Colony collapse disorder is a phenomenon in which large numbers of worker bees suddenly disappear from their colonies, leaving behind the queen bee and some immature bees, as well as the food supply that has been built up. It was first discovered about 10 years ago, and studies are showing that it is not spreading as rapidly as it was once feared it would. However, colony collapse disorder still has grave implications for growers and consumers of all pollen-producing plants, especially food crops, including fruit trees. Orchard fruits are primarily pollinated by honeybees, and the loss of honeybee populations affects the ecosystem that includes other pollinators.

It's important for gardeners to be aware of the impacts of colony collapse disorder, as well as the possible causes, so they can make informed choices and take positive action to help prevent it. Reducing or eliminating the use of chemical pesticides and herbicides is one of the most important ways to help protect pollinators, including honeybees. Planting native plants and pollinator-friendly flowers can also be helpful in stabilizing pollinator populations.

Why reducing use of pesticides and herbicides helps honeybees

Many gardeners in recent years have made efforts to plant more pollinator-friendly plants, as well as reduce the use of toxic pesticides and herbicides, in an effort to respond to dwindling populations of pollinators such as monarch butterflies. The use of herbicides can destroy food sources for pollinators, many of whom (like monarch butterflies) rely on very specific plants for their nutritional needs. Pesticides designed to kill insects or rodents can also kill pollinators directly. Gardeners who want to help protect pollinators, including honeybees, should seek out non-toxic and natural solutions to weeds and pests.

As stewards of nature who engage with plants and horticulture on a constant basis, gardeners have an important role to play in the preservation of our ecosystem, and that includes helping protect pollinators such as bees. Many varieties of bees get their pollen from native plants, and these plant-insect relationships are products of millions of years of evolution. Agriculture and urbanization have displaced wildlife and insect populations by eliminating many native plants from their habitats. Adding native plants to gardens not only helps the landscape by lessening run off and erosion, but helps feed bees that depend on these specific sources of pollen. 
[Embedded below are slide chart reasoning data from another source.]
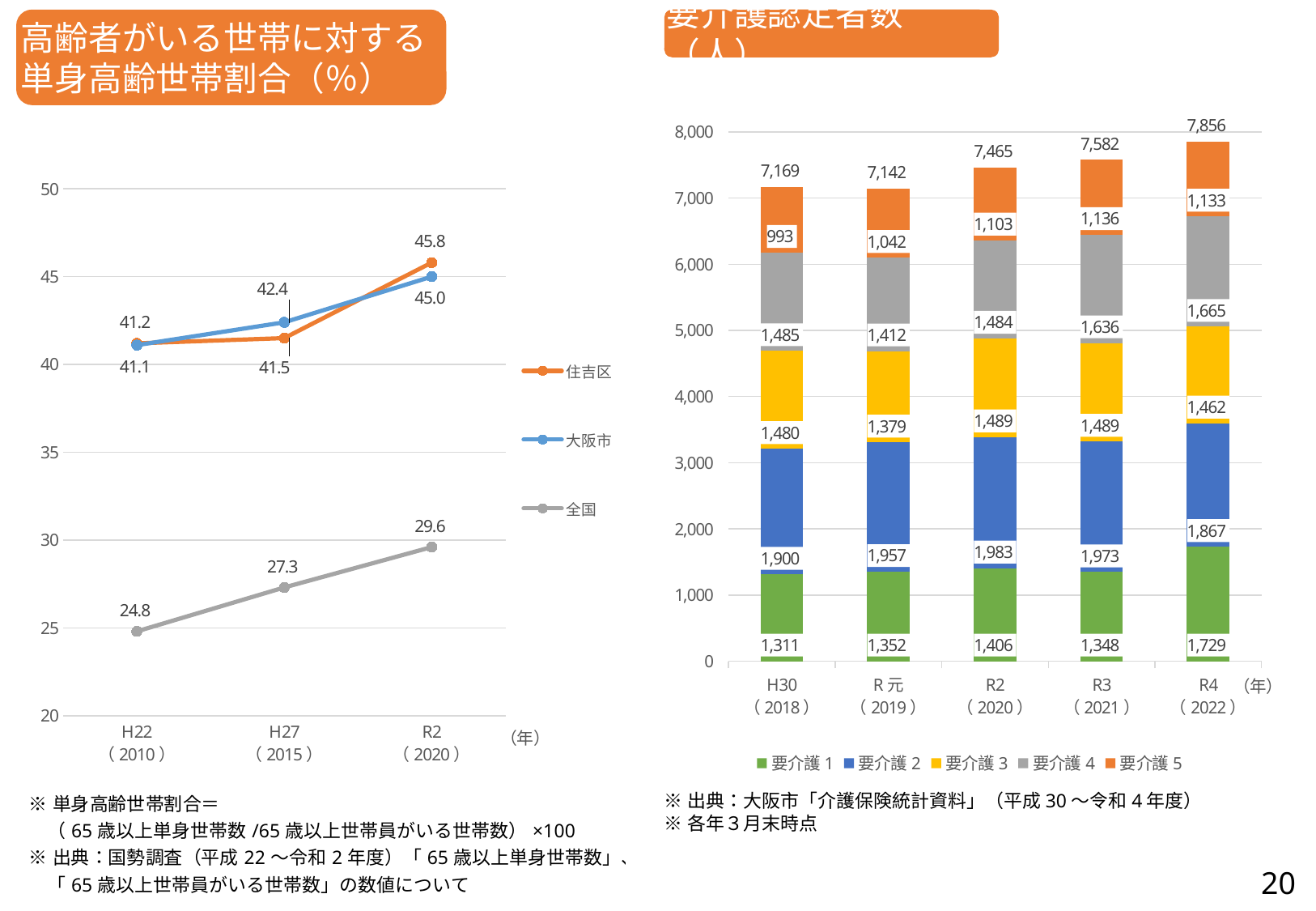
In the right chart (要介護認定者数), which year has the lowest total? R元（2019） In the left chart (高齢者がいる世帯に対する単身高齢世帯割合), how many series does the legend list? 3 In the left chart (高齢者がいる世帯に対する単身高齢世帯割合), what is the value for 大阪市 in H27 (2015)? 42.4 What kind of chart is the right chart (要介護認定者数)? stacked bar chart In the right chart (要介護認定者数), what is the total for R4 (2022)? 7,856 In the left chart (高齢者がいる世帯に対する単身高齢世帯割合), what is the difference between 住吉区 and 大阪市 in R2 (2020)? 0.8 In the left chart (高齢者がいる世帯に対する単身高齢世帯割合), what is the value for 住吉区 in R2 (2020)? 45.8 In the right chart (要介護認定者数), how many years are shown on the x axis? 5 In the left chart (高齢者がいる世帯に対する単身高齢世帯割合), what is the value for 全国 in H22 (2010)? 24.8 In the right chart (要介護認定者数), what is the value of 要介護1 in R4 (2022)? 1,729 In the left chart (高齢者がいる世帯に対する単身高齢世帯割合), does the 全国 line rise or fall from H22 to R2? rise In the right chart (要介護認定者数), what is the difference between the totals for R4 (2022) and H30 (2018)? 687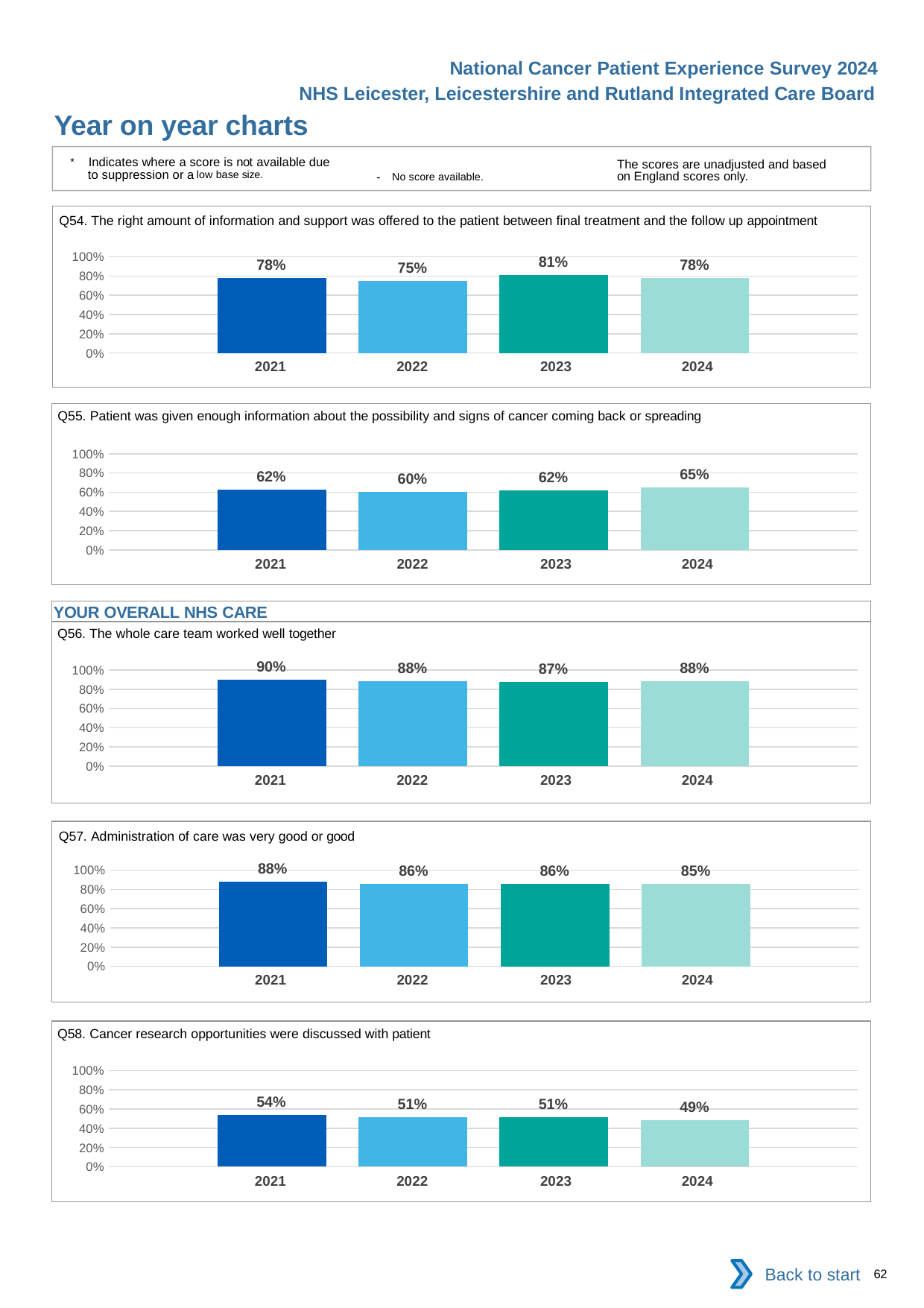
What kind of chart is the Q55 chart? bar chart In the Q55 chart, which year has the highest value? 2024 How many charts are shown on the slide? 5 How many years are shown on the x axis of the Q54 chart? 4 In the Q54 chart, what is the difference between the 2023 and 2022 values? 6% In the Q54 chart, what is the value for 2023? 81% In the Q55 chart, what is the value for 2022? 60% In the Q57 chart, which is larger, the value for 2021 or the value for 2024? 2021 In the Q58 chart, which year has the lowest value? 2024 In the Q57 chart, do the values rise or fall from 2021 to 2024? fall In the Q56 chart, what is the difference between the 2021 and 2023 values? 3% In the Q58 chart, what is the value for 2021? 54%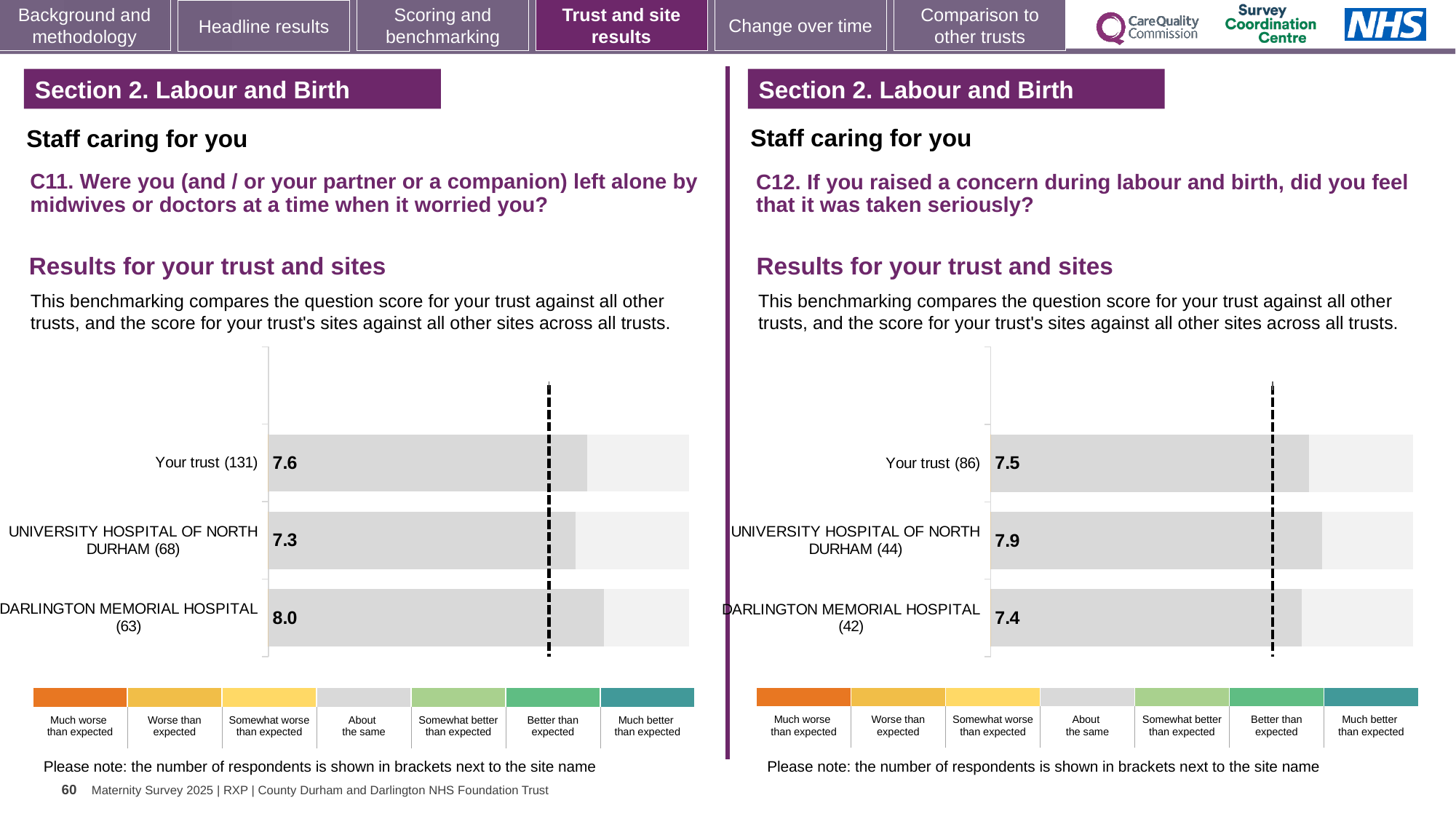
In the C11 chart (left), what is the score for DARLINGTON MEMORIAL HOSPITAL (63)? 8.0 In the C11 chart (left), which site or trust has the lowest score? UNIVERSITY HOSPITAL OF NORTH DURHAM (68) What kind of chart is used in the C12 chart (right)? Bar chart In the C12 chart (right), what is the score for UNIVERSITY HOSPITAL OF NORTH DURHAM (44)? 7.9 In the C12 chart (right), which site or trust has the highest score? UNIVERSITY HOSPITAL OF NORTH DURHAM (44) How many bars are shown in the C11 chart (left)? 3 In the C11 chart (left), what is the difference between the scores for DARLINGTON MEMORIAL HOSPITAL (63) and UNIVERSITY HOSPITAL OF NORTH DURHAM (68)? 0.7 In the C12 chart (right), which is larger, the score for Your trust (86) or the score for DARLINGTON MEMORIAL HOSPITAL (42)? Your trust (86) In the C11 chart (left), what is the score for Your trust (131)? 7.6 In the C12 chart (right), what is the difference between the scores for UNIVERSITY HOSPITAL OF NORTH DURHAM (44) and DARLINGTON MEMORIAL HOSPITAL (42)? 0.5 In the C12 chart (right), what is the score for Your trust (86)? 7.5 In the C11 chart (left), which site or trust has the highest score? DARLINGTON MEMORIAL HOSPITAL (63)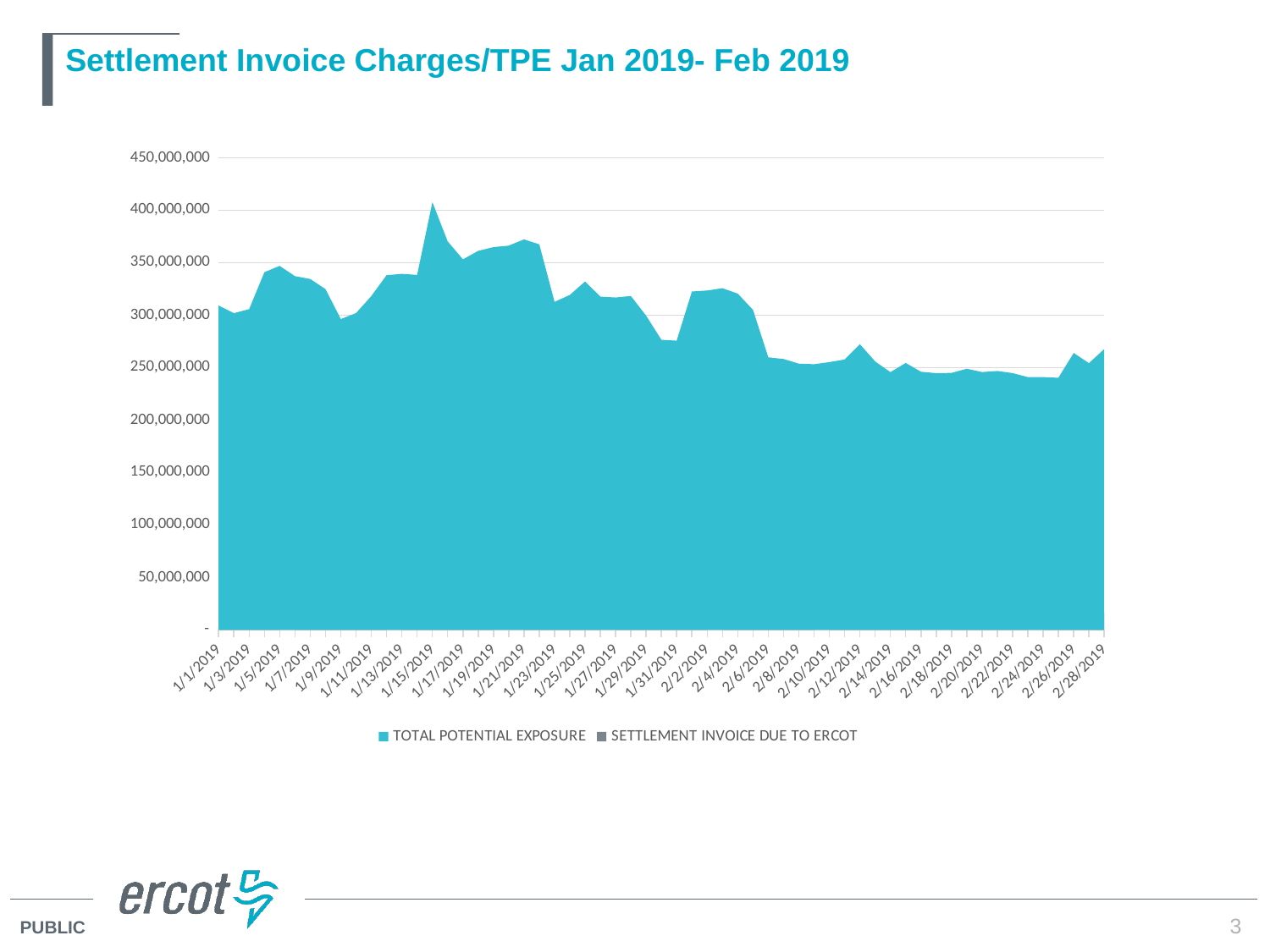
On which date does Total Potential Exposure reach its highest value? 1/15/2019 Overall, does Total Potential Exposure rise or fall from January 2019 to February 2019? fall What kind of chart is shown on the slide? Area chart What are the two series named in the legend? TOTAL POTENTIAL EXPOSURE and SETTLEMENT INVOICE DUE TO ERCOT Is the Total Potential Exposure on 1/15/2019 greater or less than 350,000,000? greater Which date has the larger Total Potential Exposure, 1/5/2019 or 2/14/2019? 1/5/2019 How many series does the legend list? 2 Is the Total Potential Exposure on 1/21/2019 greater or less than 350,000,000? greater Is the Total Potential Exposure on 2/8/2019 greater or less than 300,000,000? less How many date labels are shown on the x axis? 30 What is the title of the slide's chart? Settlement Invoice Charges/TPE Jan 2019- Feb 2019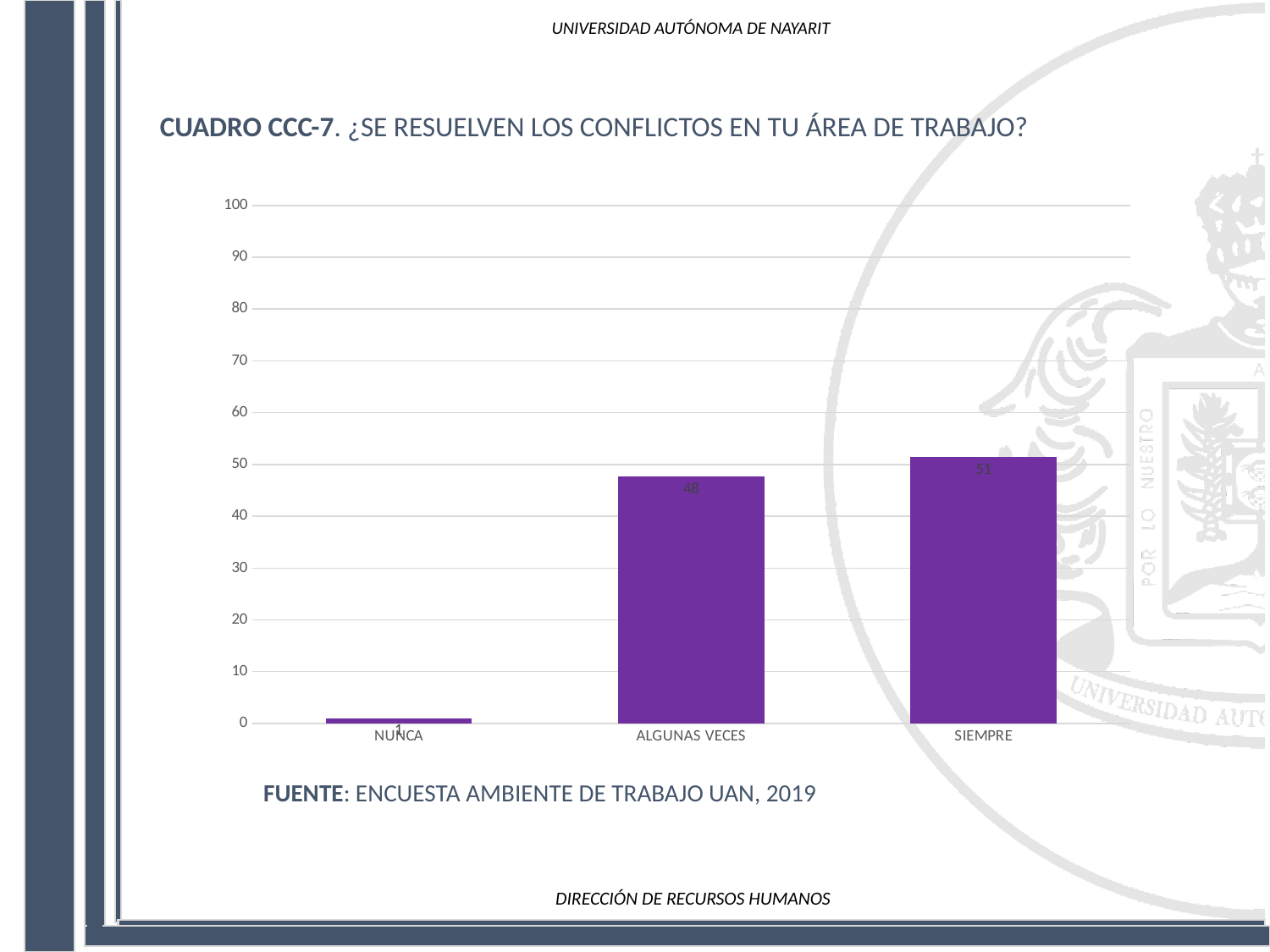
Which category has the highest value? SIEMPRE Is the value for SIEMPRE greater or less than 40? greater What is the difference between the values for SIEMPRE and ALGUNAS VECES? 3 What is the value for SIEMPRE? 51 What kind of chart is shown on the slide? bar chart Which is larger, the value for NUNCA or the value for ALGUNAS VECES? ALGUNAS VECES What is the value for NUNCA? 1 Which category has the lowest value? NUNCA What is the value for ALGUNAS VECES? 48 What is the difference between the values for ALGUNAS VECES and NUNCA? 47 Do the values rise or fall from left to right along the x axis? rise How many categories are shown on the x axis? 3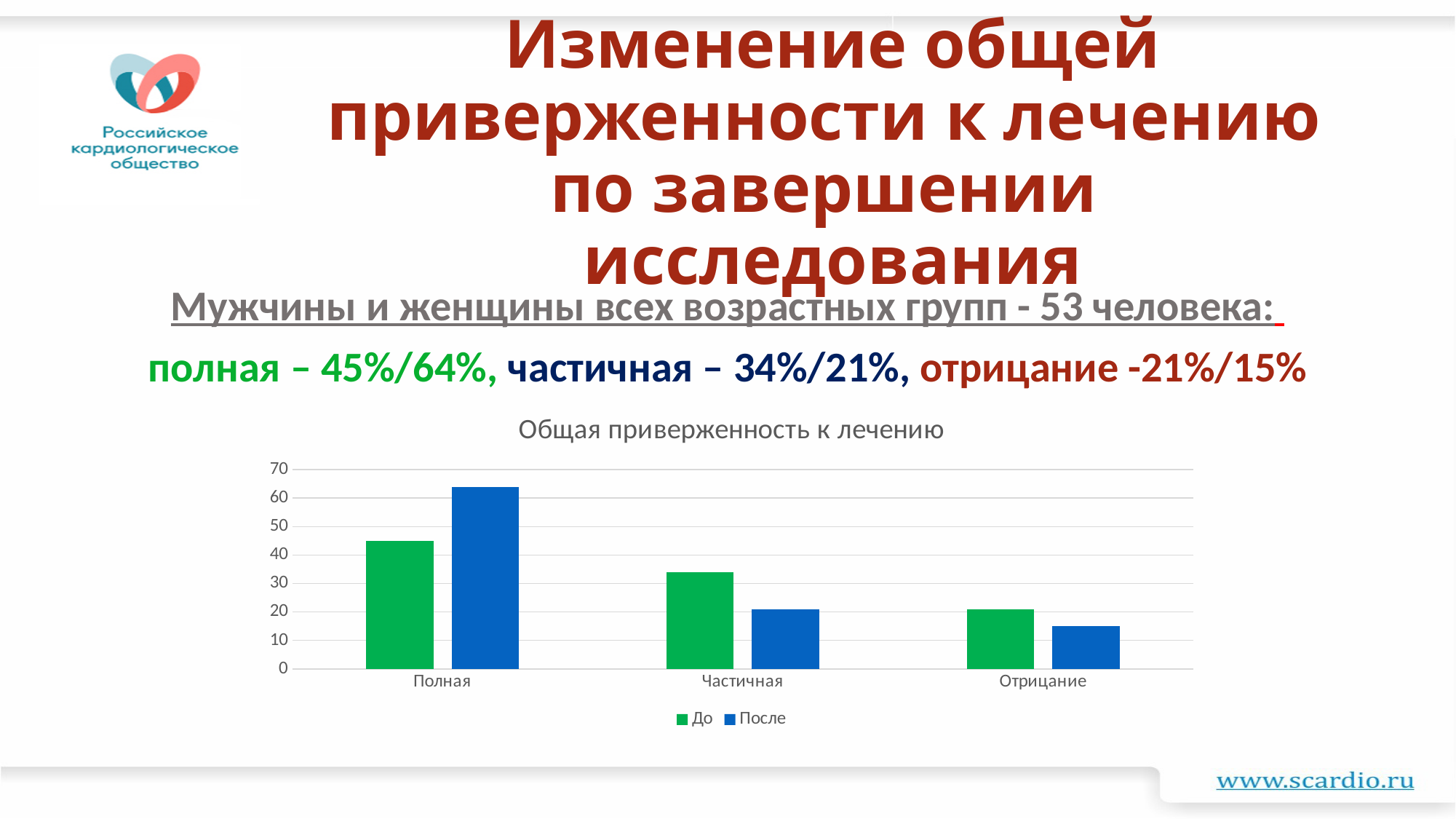
For the 'Полная' category, which series has the larger value, 'До' or 'После'? После Which category has the lowest value for the 'После' series? Отрицание For the 'Частичная' category, which series has the larger value, 'До' or 'После'? До Is the 'После' value for 'Полная' greater or less than 60? greater Which category has the highest value for the 'После' series? Полная What is the title of the chart? Общая приверженность к лечению Which category has the highest value for the 'До' series? Полная Which series is shown in blue in the chart? После What kind of chart is shown on the slide? bar chart How many categories are shown on the x axis of the chart? 3 How many series does the chart legend list? 2 Is the 'До' value for 'Частичная' greater or less than 30? greater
Native plants not only support pollinators, but other insects and wildlife also, including birds and rodents. All of these creatures live in a symbiotic relationship in their natural habitats, and native plants can provide a crucial backbone for improving the ecosystems where we live. 

The impacts of colony collapse disorder

Colony collapse disorder directly impacts the production of honey, as well as the beekeeping industry, which provides pollination services for farmers and growers. The disruption of pollination affects all aspects of the agriculture industry: without pollinators, many food crops simply won't grow. In this way, colony collapse disorder can potentially wreak havoc on our entire food supply, especially fruits, vegetables, and nuts. It is estimated that pollinators are responsible for one out of every three bites of food we eat. Colony collapse disorder not only has the potential to affect food supplies. The large portions of the worldwide economy that depend on agriculture, as well as food exports and food manufacturing, not to mention restaurants and grocery stores, would also be disrupted.

While colony collapse disorder is cause for concern on a global scale, there are also ways to address it at the local level. Gardeners who educate themselves about colony collapse disorder can become a source of information for their communities (including their local garden organizations or farmers' markets), and do their part to help protect honeybee populations. Encouraging the reduction or elimination of herbicide and pesticide use is an important first step toward protecting honeybees and other pollinators who help our food crops to flourish. Learning about native and pollinator-friendly plants and encouraging their use in landscaping is also a positive step toward addressing this problem.